Would you copy the material below word for word, beginning with its first line and ending with the line that contains "Count: 11-50."?
** Opening Entries shown block **
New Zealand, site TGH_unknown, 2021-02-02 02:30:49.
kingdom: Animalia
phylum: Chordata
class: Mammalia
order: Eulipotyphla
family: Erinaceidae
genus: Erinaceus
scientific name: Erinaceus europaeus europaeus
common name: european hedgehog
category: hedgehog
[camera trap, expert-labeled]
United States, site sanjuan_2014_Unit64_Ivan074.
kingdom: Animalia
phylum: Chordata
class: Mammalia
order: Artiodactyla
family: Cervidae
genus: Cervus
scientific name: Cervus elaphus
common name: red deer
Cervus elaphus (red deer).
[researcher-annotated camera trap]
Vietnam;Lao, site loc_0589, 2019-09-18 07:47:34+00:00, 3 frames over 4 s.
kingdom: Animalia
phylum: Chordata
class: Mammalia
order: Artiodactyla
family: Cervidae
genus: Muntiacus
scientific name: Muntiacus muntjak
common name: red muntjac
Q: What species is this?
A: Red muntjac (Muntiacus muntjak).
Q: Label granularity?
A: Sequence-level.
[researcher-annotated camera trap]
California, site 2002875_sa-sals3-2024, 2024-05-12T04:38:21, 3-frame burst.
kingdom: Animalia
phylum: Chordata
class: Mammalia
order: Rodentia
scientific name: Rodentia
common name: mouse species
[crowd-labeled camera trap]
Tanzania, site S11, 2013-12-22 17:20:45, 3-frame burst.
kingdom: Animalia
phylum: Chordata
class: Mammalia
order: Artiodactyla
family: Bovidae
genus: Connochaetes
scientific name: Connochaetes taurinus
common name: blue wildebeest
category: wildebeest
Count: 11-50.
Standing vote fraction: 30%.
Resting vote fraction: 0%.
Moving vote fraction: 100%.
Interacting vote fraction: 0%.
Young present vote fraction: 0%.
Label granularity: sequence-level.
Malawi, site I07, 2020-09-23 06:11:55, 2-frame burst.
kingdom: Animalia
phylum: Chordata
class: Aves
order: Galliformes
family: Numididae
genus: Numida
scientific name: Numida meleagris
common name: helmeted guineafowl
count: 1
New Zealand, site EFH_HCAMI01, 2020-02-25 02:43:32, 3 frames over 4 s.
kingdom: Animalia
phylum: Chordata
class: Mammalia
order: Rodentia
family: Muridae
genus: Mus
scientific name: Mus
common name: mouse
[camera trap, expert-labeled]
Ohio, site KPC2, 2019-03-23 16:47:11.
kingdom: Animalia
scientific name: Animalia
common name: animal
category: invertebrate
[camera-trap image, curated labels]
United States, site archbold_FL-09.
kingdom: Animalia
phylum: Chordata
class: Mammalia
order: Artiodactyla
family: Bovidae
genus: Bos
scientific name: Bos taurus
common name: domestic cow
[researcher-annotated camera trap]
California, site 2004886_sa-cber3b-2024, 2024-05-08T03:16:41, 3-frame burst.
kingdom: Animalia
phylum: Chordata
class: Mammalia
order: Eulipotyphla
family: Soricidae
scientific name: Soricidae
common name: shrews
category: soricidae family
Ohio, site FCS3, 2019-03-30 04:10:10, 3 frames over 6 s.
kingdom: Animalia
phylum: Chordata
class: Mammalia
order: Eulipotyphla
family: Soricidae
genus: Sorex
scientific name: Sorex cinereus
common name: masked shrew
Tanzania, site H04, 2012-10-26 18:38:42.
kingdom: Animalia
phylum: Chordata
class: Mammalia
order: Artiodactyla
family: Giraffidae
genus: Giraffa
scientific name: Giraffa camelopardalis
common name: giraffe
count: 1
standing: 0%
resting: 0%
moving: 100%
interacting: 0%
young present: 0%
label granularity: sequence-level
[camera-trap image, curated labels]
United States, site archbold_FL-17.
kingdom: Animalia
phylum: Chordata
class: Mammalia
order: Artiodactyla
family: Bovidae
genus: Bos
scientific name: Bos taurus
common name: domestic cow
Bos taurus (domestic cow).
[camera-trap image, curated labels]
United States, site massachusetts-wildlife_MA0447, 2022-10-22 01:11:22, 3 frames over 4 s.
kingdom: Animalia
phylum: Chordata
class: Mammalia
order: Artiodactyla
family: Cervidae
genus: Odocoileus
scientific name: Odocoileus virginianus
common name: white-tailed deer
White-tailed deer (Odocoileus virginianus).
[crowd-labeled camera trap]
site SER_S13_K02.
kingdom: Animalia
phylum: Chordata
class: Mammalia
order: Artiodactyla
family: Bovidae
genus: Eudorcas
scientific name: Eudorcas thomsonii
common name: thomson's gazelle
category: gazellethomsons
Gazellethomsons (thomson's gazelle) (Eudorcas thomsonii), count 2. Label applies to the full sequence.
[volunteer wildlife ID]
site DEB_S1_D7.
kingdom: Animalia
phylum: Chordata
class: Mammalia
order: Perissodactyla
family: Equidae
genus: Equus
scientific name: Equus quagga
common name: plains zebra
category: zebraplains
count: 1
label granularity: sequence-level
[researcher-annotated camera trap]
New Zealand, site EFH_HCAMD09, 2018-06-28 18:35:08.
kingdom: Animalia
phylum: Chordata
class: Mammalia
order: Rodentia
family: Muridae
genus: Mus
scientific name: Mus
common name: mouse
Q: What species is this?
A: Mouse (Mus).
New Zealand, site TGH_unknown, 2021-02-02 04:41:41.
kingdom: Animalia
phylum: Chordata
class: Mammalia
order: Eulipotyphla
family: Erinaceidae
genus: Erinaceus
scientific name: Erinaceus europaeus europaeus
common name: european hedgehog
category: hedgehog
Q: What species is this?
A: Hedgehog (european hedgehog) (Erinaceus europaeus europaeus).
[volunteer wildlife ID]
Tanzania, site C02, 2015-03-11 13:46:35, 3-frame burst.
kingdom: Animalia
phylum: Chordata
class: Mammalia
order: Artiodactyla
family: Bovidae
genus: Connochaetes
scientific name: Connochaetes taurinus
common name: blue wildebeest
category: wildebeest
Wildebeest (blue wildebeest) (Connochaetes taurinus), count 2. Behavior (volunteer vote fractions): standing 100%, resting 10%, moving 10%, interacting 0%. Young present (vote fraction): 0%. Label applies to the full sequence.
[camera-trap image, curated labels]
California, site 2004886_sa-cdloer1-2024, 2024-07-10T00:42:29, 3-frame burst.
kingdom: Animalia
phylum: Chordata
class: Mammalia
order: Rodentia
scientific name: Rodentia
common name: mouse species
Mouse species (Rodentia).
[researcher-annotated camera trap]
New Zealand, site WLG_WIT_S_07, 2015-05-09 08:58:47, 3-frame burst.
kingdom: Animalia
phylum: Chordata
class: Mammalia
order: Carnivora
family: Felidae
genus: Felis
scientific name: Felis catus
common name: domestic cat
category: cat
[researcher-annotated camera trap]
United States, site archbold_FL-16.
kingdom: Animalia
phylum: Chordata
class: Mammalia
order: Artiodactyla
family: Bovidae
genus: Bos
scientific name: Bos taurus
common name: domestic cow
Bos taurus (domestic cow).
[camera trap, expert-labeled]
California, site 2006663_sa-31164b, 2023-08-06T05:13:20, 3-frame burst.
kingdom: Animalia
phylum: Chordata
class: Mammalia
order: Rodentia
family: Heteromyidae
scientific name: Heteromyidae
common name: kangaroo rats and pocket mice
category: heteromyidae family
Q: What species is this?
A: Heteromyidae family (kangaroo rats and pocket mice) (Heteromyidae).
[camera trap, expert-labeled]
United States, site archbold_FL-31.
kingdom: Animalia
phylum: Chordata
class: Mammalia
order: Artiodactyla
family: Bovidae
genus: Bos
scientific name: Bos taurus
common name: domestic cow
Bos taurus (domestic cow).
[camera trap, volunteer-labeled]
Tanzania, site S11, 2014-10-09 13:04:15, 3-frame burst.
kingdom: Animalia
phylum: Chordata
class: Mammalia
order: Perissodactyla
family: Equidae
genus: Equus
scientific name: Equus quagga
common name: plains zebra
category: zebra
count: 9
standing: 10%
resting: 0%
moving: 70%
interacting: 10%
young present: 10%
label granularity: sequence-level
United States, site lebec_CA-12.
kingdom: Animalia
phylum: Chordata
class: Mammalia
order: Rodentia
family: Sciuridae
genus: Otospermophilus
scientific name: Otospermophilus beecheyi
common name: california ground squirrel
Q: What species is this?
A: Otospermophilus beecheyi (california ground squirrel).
** Closing Entries shown block **
### Result
New Zealand, site TGH_unknown, 2021-02-02 02:30:49.
kingdom: Animalia
phylum: Chordata
class: Mammalia
order: Eulipotyphla
family: Erinaceidae
genus: Erinaceus
scientific name: Erinaceus europaeus europaeus
common name: european hedgehog
category: hedgehog
[camera trap, expert-labeled]
United States, site sanjuan_2014_Unit64_Ivan074.
kingdom: Animalia
phylum: Chordata
class: Mammalia
order: Artiodactyla
family: Cervidae
genus: Cervus
scientific name: Cervus elaphus
common name: red deer
Cervus elaphus (red deer).
[researcher-annotated camera trap]
Vietnam;Lao, site loc_0589, 2019-09-18 07:47:34+00:00, 3 frames over 4 s.
kingdom: Animalia
phylum: Chordata
class: Mammalia
order: Artiodactyla
family: Cervidae
genus: Muntiacus
scientific name: Muntiacus muntjak
common name: red muntjac
Q: What species is this?
A: Red muntjac (Muntiacus muntjak).
Q: Label granularity?
A: Sequence-level.
[researcher-annotated camera trap]
California, site 2002875_sa-sals3-2024, 2024-05-12T04:38:21, 3-frame burst.
kingdom: Animalia
phylum: Chordata
class: Mammalia
order: Rodentia
scientific name: Rodentia
common name: mouse species
[crowd-labeled camera trap]
Tanzania, site S11, 2013-12-22 17:20:45, 3-frame burst.
kingdom: Animalia
phylum: Chordata
class: Mammalia
order: Artiodactyla
family: Bovidae
genus: Connochaetes
scientific name: Connochaetes taurinus
common name: blue wildebeest
category: wildebeest
Count: 11-50.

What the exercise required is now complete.